First, when I classify people's politics, I think in terms of thousands of years of philosophy, not the last four years of American politics.
Second, despite its predictive power, I think the "left-right" spectrum is philosophically silly. Both views are illogical grabbags of positions held together by group identity. The philosophically insightful breakdown, rather, is the "statist-libertarian" spectrum.
Here's the best way to sum up my outlook: The endpoints of the political spectrum are not the "far left" Michael Moore and the "far right" Rush Limbaugh, but the totalitarian Josef Stalin and the anarcho-capitalist Murray Rothbard. Is it any wonder that McCain and Obama look practically the same to me?
You might think I'm bringing this up merely to rain on the upcoming political parade. But my real motive is more academic.

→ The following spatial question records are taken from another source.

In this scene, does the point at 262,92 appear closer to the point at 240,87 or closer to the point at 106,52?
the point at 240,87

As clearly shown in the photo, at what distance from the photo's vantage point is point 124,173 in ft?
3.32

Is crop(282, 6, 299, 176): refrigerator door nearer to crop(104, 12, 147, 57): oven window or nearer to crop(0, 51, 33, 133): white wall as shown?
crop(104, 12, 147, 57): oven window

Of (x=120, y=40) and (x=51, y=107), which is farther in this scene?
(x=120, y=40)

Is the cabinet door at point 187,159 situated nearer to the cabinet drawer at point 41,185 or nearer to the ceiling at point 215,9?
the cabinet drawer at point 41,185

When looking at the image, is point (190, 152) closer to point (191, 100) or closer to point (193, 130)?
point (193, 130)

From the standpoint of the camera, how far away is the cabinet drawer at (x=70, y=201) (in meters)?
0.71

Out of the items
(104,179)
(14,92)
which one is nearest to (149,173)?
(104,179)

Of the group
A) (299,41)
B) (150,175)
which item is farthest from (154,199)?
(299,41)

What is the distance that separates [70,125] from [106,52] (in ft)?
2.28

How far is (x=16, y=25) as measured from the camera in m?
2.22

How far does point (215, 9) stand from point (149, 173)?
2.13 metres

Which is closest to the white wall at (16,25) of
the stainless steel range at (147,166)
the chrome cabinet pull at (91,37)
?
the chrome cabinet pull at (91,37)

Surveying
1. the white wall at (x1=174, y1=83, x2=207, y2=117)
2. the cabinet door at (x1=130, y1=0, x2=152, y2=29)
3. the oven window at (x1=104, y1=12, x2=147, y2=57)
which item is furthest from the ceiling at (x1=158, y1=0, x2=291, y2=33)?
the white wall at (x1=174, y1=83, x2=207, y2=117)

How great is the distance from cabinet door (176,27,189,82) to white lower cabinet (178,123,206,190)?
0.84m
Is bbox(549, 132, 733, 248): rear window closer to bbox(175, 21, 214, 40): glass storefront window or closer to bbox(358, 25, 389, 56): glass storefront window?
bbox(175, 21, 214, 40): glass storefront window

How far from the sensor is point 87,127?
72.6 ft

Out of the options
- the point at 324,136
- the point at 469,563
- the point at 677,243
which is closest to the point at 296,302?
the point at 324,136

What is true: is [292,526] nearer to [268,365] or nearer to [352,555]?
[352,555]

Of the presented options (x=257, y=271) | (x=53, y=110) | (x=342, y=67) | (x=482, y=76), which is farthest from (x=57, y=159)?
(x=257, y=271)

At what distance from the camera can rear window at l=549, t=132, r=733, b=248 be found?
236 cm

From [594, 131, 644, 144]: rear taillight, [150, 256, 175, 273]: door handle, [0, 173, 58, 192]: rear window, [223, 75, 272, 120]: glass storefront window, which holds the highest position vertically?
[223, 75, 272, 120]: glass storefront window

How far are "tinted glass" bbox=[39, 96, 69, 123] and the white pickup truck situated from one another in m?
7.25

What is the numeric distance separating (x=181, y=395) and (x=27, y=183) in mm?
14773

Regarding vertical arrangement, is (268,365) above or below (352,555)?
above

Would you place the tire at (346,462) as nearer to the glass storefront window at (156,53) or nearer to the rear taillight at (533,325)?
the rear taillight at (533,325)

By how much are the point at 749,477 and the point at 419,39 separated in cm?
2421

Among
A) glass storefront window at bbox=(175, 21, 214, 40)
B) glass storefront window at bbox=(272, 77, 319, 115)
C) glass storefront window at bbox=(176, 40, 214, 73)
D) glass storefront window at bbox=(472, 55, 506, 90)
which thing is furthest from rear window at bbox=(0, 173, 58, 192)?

In a forthcoming issue of Critical Review, Donald Wittman argues that the belief gap between economists and the public isn't that big. That gave me an idea: Even though I don't see the disagreement between America's far left and far right as a big deal, most people do. So to answer Wittman, I compared the size of the disagreement between economists and the public to the size of the disagreement between America's far left and far right:
...Wittman could grant all these
points, but respond, "I'm still not convinced that the disagreement between
economists and the public is big." To get some perspective, I calculated belief
gaps between laymen of the far left (very liberal Democrats) and laymen of the
far right (very conservative Republicans). For the SAEE's 37 questions, the
average absolute value of this belief gap is .30 on a 0-2 scale. I also
calculated belief gaps between Ph.D. economists and the general public. All
else equal, the average absolute value of this belief gap is .52. In other
words, the belief gap between economists and the public is more than 70 percent larger than the belief gap
between America's far left and far right. If that isn't big, what is?
Admittedly, the belief gap between economists and the public is pretty small compared to the gap between Stalin and Rothbard. Even if the median voter were an economist, I'd still have plenty to complain about. Nevertheless, the belief gap between economists and the public is big compared to the gap between Moore and Limbaugh - and in the eyes of most people, that gap is a very big deal indeed.